Negatywnie ocenia też jako dodatkowe kryterium termin realizacji zamówienia.

– W większości postępowań np. na budowę dróg był on już tak bardzo wyśrubowany, że trudno uzyskać jeszcze krótszy, realny termin, zmuszając wykonawców do rywalizacji właśnie w oparciu o to kryterium – mówi.

Obowiązek stosowania innych kryteriów niż cena nie może prowadzić do obejścia p.z.p. >>

Prezes Dzierżanowski uważa ponadto, że kryteria stosowane przez zamawiających nie są zbyt wyszukane.

– Rzeczywiście wygląda to trochę tak, jakby zamawiający chcieli po prostu wypełnić obowiązek wynikający z ustawy i nie zastanawiali się za bardzo, jak sprawić, by uzyskane w postępowaniu zamówienie było lepszej jakości – mówi i dodaje, że zamawiający oczekują prostej recepty na dodatkowe kryterium.

– Tymczasem, by rzeczywiście wpływało ono na jakość, musi być dobrane indywidualnie do każdego przypadku, do każdego postępowania.
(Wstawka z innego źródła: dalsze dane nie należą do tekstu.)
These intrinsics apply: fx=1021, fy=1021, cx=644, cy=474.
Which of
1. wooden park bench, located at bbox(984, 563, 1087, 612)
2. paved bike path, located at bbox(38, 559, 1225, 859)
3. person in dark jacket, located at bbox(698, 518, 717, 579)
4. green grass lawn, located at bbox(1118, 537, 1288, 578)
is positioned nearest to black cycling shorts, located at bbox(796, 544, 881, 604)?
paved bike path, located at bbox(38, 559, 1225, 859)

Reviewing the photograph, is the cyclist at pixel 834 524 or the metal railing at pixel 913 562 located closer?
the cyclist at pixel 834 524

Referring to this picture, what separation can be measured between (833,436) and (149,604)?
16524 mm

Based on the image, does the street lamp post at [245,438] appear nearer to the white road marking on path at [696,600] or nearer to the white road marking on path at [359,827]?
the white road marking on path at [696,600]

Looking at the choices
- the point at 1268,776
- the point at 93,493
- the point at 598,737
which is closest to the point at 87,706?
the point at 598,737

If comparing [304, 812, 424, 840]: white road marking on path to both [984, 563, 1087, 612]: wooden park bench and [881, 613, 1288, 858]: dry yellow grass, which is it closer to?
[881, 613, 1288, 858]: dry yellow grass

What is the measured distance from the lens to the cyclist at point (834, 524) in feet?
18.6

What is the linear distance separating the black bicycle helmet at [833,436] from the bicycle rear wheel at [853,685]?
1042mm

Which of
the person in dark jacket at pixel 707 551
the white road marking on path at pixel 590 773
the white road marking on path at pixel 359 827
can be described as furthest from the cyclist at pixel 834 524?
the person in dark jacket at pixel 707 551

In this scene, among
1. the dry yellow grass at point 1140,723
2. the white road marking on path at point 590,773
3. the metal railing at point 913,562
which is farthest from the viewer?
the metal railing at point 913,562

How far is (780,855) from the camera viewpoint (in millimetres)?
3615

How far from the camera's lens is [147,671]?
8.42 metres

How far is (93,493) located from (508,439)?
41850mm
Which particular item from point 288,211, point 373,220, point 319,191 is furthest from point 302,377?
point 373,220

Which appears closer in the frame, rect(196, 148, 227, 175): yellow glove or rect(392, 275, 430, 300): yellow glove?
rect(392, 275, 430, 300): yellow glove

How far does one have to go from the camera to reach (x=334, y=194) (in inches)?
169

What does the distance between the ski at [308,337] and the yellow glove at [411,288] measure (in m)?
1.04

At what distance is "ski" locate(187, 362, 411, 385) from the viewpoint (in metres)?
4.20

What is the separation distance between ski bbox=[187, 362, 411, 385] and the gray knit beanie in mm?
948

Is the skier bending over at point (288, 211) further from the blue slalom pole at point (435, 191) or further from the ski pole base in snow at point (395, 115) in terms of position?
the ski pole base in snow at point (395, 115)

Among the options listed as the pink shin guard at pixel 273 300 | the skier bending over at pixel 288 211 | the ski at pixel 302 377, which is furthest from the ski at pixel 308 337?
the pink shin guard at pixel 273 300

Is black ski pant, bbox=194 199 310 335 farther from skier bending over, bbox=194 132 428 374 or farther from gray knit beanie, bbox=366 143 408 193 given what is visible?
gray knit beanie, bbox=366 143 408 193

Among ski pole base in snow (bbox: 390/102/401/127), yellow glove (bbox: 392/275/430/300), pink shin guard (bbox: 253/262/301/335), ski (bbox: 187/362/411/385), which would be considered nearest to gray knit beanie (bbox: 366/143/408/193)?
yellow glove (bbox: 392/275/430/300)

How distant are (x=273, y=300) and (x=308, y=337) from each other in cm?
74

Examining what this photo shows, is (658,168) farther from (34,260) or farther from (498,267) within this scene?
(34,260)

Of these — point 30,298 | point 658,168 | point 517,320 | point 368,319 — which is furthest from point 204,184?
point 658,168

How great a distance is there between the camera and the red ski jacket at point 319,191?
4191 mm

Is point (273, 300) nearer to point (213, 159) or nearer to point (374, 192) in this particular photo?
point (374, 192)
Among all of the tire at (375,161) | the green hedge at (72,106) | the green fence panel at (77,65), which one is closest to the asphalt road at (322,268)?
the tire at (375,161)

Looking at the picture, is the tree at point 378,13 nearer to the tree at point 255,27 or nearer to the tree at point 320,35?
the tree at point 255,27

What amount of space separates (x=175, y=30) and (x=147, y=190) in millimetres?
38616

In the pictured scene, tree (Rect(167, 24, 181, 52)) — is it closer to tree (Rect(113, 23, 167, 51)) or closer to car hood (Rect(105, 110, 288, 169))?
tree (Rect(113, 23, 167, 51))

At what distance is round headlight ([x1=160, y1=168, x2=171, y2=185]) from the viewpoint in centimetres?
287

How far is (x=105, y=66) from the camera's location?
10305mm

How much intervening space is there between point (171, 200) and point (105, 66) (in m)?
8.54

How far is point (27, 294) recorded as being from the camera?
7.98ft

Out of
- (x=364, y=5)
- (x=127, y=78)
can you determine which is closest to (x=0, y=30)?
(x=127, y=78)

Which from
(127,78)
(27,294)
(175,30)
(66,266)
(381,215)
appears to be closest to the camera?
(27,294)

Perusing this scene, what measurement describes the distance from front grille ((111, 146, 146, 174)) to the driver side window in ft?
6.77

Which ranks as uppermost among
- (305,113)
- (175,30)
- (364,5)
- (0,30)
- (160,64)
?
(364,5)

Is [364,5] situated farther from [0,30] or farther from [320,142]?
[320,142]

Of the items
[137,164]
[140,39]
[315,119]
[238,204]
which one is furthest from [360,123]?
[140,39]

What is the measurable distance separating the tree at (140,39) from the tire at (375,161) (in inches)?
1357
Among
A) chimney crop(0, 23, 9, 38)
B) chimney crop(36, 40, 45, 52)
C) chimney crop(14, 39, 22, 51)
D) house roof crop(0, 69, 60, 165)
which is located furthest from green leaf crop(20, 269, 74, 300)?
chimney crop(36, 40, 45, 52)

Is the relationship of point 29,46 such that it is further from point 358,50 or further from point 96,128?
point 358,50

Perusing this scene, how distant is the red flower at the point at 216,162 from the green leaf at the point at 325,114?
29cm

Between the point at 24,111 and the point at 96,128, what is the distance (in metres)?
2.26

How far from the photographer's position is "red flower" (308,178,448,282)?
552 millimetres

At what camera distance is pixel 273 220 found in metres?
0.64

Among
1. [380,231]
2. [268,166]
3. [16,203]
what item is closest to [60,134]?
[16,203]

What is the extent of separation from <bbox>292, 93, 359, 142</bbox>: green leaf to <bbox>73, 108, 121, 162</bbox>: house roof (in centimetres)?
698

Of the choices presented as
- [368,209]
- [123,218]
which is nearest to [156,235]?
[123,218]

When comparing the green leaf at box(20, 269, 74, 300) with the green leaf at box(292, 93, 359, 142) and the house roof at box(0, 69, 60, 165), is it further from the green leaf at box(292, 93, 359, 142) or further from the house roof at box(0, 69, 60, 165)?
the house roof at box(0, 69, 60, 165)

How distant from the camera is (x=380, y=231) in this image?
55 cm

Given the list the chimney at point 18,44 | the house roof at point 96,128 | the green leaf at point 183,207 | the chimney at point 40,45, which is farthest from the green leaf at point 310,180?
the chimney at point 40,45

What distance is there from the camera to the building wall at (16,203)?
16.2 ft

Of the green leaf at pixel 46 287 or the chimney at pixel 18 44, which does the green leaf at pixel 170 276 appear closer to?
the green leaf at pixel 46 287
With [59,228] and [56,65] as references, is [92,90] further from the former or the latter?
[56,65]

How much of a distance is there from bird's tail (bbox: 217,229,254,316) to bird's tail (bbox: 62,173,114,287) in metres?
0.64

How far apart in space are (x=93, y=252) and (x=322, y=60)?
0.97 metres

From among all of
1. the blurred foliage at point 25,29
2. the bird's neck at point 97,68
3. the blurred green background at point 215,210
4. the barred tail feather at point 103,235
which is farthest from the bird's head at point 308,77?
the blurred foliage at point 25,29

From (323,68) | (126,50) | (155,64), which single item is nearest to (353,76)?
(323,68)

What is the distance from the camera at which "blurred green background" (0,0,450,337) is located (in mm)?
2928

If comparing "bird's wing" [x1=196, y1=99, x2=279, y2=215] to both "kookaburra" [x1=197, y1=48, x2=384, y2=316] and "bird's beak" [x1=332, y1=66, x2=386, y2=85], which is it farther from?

Na przykład kryterium społecznym przy budowie drogi może być to, by prace były prowadzone w takich godzinach, by nie przeszkadzać okolicznym mieszkańcom w nocnym wypoczynku. Takie kryterium może mieć jednak sens tylko wtedy, gdy droga przebiega przez tereny zamieszkane, nie ma sensu go stosować, gdy inwestycja jest prowadzona na jakimś pustkowiu – stwierdza prezes Dzierżanowski.

O tym, że zamawiający chcą po prostu wypełnić minimum nałożone przez ustawę, mogą świadczyć dane UZP. W 92 proc. przypadków stosowano tylko cenę i jeszcze jedno kryterium.

– Przez wiele lat za standard przyjmowano, że najlepiej oprzeć się w rozstrzygnięciu wyłącznie na cenie. Teraz przyjmie się, że muszą to być dwa kryteria. Zamawiający przywykną do tego jak do kolejnego obowiązku biurokratycznego, którego wypełnianie nie będzie miało kompletnie żadnego wpływu na nasze zamówienia – mówi mecenas Niedziela.